Bölge Adliye Mahkemesi “somut olayda erkeğin ihtarı samimi olmadığı bu nedenle davacı erkeğin terke dayalı boşanma davasının reddinin gerektiği belirtilerek kararın kaldırılmasına davacı-karşı davalı erkeğin davasının reddine karar verilmiş bayanın davası açısından ise erkeğin kendi ismine kayıtlı taşınmazı eşinin görüşünü almadan sattığı anlaşıldığından bu vakıanın davacı erkeğe kusur olarak yüklenmesinin gerektiğini, bu durumda boşanmaya sebep olan olaylarda davacı-davalı erkeğin tam kusurlu olduğu belirtilerek münasebetin düzeltilmesine, 6100 sayılı Kanun’un (6100 sayılı Kanun) 353 üncü unsurunun birinci fıkrasının (b) bendinin (3) üncü alt bendi yeterince bayanın istinaf müracaatının kısmen kabulüne infazda tereddüte mahal vermemesi için kararın bu kısmının kaldırılmasına, yine temel hakkında karar kurulmak suretiyle bayanın davasının kabulü ile 4721 sayılı Kanun’un 166 ncı hususunun birinci fıkrası yeterince tarafların boşanmalarına, davalı-davacı bayan faydasına 25.000,00 TL maddî tazminata, kuralları oluşmayan manevî tazminat talebinin reddine, davalı-davacı bayan faydasına aylık 500,00 TL önlem ve 750,00 TL yoksulluk nafakasına” karar verdi.
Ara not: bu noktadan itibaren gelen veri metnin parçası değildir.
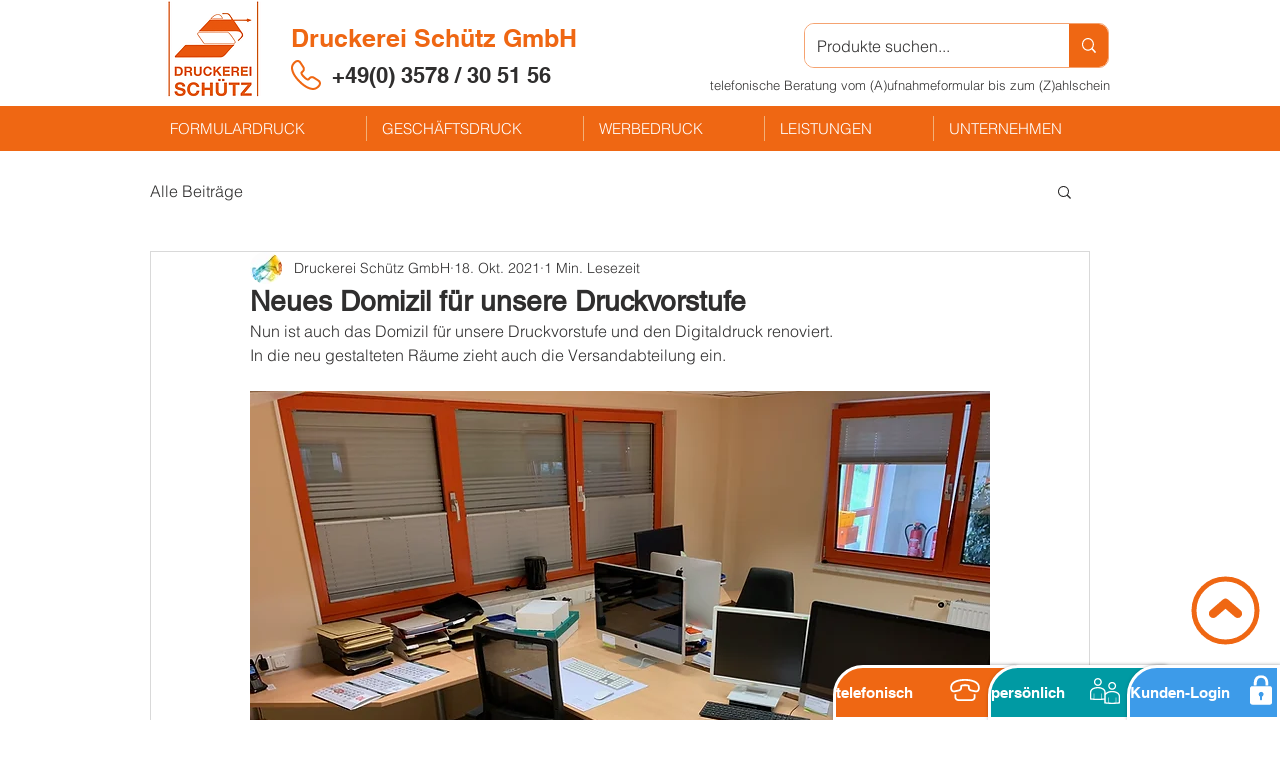

--- FILE ---
content_type: text/css; charset=utf-8
request_url: https://www.druckerei-schuetz.de/_serverless/pro-gallery-css-v4-server/layoutCss?ver=2&id=comp-lbdee5ub&items=0_352_233%7C0_2772_1455%7C0_1500_951&container=1278_860_491.5625_720&options=gallerySizeType:px%7CgallerySizePx:292%7CimageMargin:32%7CisRTL:false%7CgridStyle:1%7CnumberOfImagesPerRow:3%7CgalleryLayout:2%7CtitlePlacement:SHOW_BELOW%7CcubeRatio:1.7777777777777777%7CisVertical:true%7CtextBoxHeight:320
body_size: -162
content:
#pro-gallery-comp-lbdee5ub [data-hook="item-container"][data-idx="0"].gallery-item-container{opacity: 1 !important;display: block !important;transition: opacity .2s ease !important;top: 0px !important;left: 0px !important;right: auto !important;height: 469px !important;width: 265px !important;} #pro-gallery-comp-lbdee5ub [data-hook="item-container"][data-idx="0"] .gallery-item-common-info-outer{height: 320px !important;} #pro-gallery-comp-lbdee5ub [data-hook="item-container"][data-idx="0"] .gallery-item-common-info{height: 320px !important;width: 100% !important;} #pro-gallery-comp-lbdee5ub [data-hook="item-container"][data-idx="0"] .gallery-item-wrapper{width: 265px !important;height: 149px !important;margin: 0 !important;} #pro-gallery-comp-lbdee5ub [data-hook="item-container"][data-idx="0"] .gallery-item-content{width: 265px !important;height: 149px !important;margin: 0px 0px !important;opacity: 1 !important;} #pro-gallery-comp-lbdee5ub [data-hook="item-container"][data-idx="0"] .gallery-item-hover{width: 265px !important;height: 149px !important;opacity: 1 !important;} #pro-gallery-comp-lbdee5ub [data-hook="item-container"][data-idx="0"] .item-hover-flex-container{width: 265px !important;height: 149px !important;margin: 0px 0px !important;opacity: 1 !important;} #pro-gallery-comp-lbdee5ub [data-hook="item-container"][data-idx="0"] .gallery-item-wrapper img{width: 100% !important;height: 100% !important;opacity: 1 !important;} #pro-gallery-comp-lbdee5ub [data-hook="item-container"][data-idx="1"].gallery-item-container{opacity: 1 !important;display: block !important;transition: opacity .2s ease !important;top: 0px !important;left: 297px !important;right: auto !important;height: 469px !important;width: 266px !important;} #pro-gallery-comp-lbdee5ub [data-hook="item-container"][data-idx="1"] .gallery-item-common-info-outer{height: 320px !important;} #pro-gallery-comp-lbdee5ub [data-hook="item-container"][data-idx="1"] .gallery-item-common-info{height: 320px !important;width: 100% !important;} #pro-gallery-comp-lbdee5ub [data-hook="item-container"][data-idx="1"] .gallery-item-wrapper{width: 266px !important;height: 149px !important;margin: 0 !important;} #pro-gallery-comp-lbdee5ub [data-hook="item-container"][data-idx="1"] .gallery-item-content{width: 266px !important;height: 149px !important;margin: 0px 0px !important;opacity: 1 !important;} #pro-gallery-comp-lbdee5ub [data-hook="item-container"][data-idx="1"] .gallery-item-hover{width: 266px !important;height: 149px !important;opacity: 1 !important;} #pro-gallery-comp-lbdee5ub [data-hook="item-container"][data-idx="1"] .item-hover-flex-container{width: 266px !important;height: 149px !important;margin: 0px 0px !important;opacity: 1 !important;} #pro-gallery-comp-lbdee5ub [data-hook="item-container"][data-idx="1"] .gallery-item-wrapper img{width: 100% !important;height: 100% !important;opacity: 1 !important;} #pro-gallery-comp-lbdee5ub [data-hook="item-container"][data-idx="2"].gallery-item-container{opacity: 1 !important;display: block !important;transition: opacity .2s ease !important;top: 0px !important;left: 595px !important;right: auto !important;height: 469px !important;width: 265px !important;} #pro-gallery-comp-lbdee5ub [data-hook="item-container"][data-idx="2"] .gallery-item-common-info-outer{height: 320px !important;} #pro-gallery-comp-lbdee5ub [data-hook="item-container"][data-idx="2"] .gallery-item-common-info{height: 320px !important;width: 100% !important;} #pro-gallery-comp-lbdee5ub [data-hook="item-container"][data-idx="2"] .gallery-item-wrapper{width: 265px !important;height: 149px !important;margin: 0 !important;} #pro-gallery-comp-lbdee5ub [data-hook="item-container"][data-idx="2"] .gallery-item-content{width: 265px !important;height: 149px !important;margin: 0px 0px !important;opacity: 1 !important;} #pro-gallery-comp-lbdee5ub [data-hook="item-container"][data-idx="2"] .gallery-item-hover{width: 265px !important;height: 149px !important;opacity: 1 !important;} #pro-gallery-comp-lbdee5ub [data-hook="item-container"][data-idx="2"] .item-hover-flex-container{width: 265px !important;height: 149px !important;margin: 0px 0px !important;opacity: 1 !important;} #pro-gallery-comp-lbdee5ub [data-hook="item-container"][data-idx="2"] .gallery-item-wrapper img{width: 100% !important;height: 100% !important;opacity: 1 !important;} #pro-gallery-comp-lbdee5ub .pro-gallery-prerender{height:469.0625px !important;}#pro-gallery-comp-lbdee5ub {height:469.0625px !important; width:860px !important;}#pro-gallery-comp-lbdee5ub .pro-gallery-margin-container {height:469.0625px !important;}#pro-gallery-comp-lbdee5ub .pro-gallery {height:469.0625px !important; width:860px !important;}#pro-gallery-comp-lbdee5ub .pro-gallery-parent-container {height:469.0625px !important; width:892px !important;}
Bölge Adliye Mahkemesinin kararına karşı müddeti içinde taraf vekillerince temyiz isteminde bulunuldu. Böylece belge, Yargıtay 2. Hukuk Dairesi gündemine taşındı.
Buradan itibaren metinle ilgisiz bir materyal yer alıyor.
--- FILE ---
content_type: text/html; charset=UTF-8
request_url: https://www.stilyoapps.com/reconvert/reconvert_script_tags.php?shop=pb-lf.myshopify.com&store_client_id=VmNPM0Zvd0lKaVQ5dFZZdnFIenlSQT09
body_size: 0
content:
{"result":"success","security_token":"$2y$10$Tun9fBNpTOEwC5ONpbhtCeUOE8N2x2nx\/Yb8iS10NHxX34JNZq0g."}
YARGITAY ‘KADIN LEHİNE MANEVİ TAZMİNAT VERİLMELİDİR’ DEDİ
Yargıtay 2. Hukuk Dairesi, bozma ilânında şu sözlere yer verdi:
“Bölge Adliye Mahkemesi tarafından üstte da belirtildiği üzere; erkeğe kendi ismine kayıtlı taşınmazı eşinin görüşünü almadan sattığı olayının kusur olarak yüklenildiği, bayandan habersiz yapılan bu aksiyonun ekonomik manada itimat sarsıcı davranış niteliğinde olduğu, belirlenen ve gerçekleşen bu kusurun bayanın kişilik haklarına hücum teşkil ettiği anlaşılmaktadır. 4721 sayılı Kanun’un 174 üncü unsurunun ikinci fıkrası kaideleri bayan faydasına oluşmuştur. Hal bu türlü iken Bölge Adliye Mahkemesince bayanın faydasına uygun ölçüde manevî tazminat hükmedilmesi gerekirken yazılı münasebet ile manevî tazminatın reddine karar verilmesi hakikat olmayıp bozmayı gerektirmiştir.”
Kararı kıymetlendiren İstanbul Barosu üyesi Avukat Fatih Karamercan şunları söyledi:
“Boşanma davalarının birçoklarında, boşanma ve mal rejiminin tasfiyesinden kaynaklı alacakların tahsil kabiliyetini azaltmak yahut yok etmek için boşanma davası açılmadan eşlerden biri yahut her ikisi kendi ismine kayıtlı malları satmaktadır. Yargıtay 2. Hukuk Dairesi’ne nazaran, eşin kendi ismine kayıtlı malı, eşinin görüşünü almadan satması, boşanma davası açısından kusur oluşturmaktadır. Yargıtay 2. Hukuk Dairesi’nin bu kararı dışında 14 Aralık 2020 ve 09 Kasım 2016 tarihli kararları ile de ‘eşin kendi ismine kayıtlı malı, eşinin görüşünü almadan satması’ vakıası başka eş açısından manevî tazminat sebebi olmuştur. Bu vakıa ile ilişkili olarak Yargıtay 2. Hukuk Dairesi’nin 25 Nisan 2018 tarihli kararına nazaran, ‘eşinden habersiz kredi çekme’ vakıası inanç sarsıcı davranış olarak kabul edilmesine karşın manevî tazminat sebebi olarak görülmemiştir.”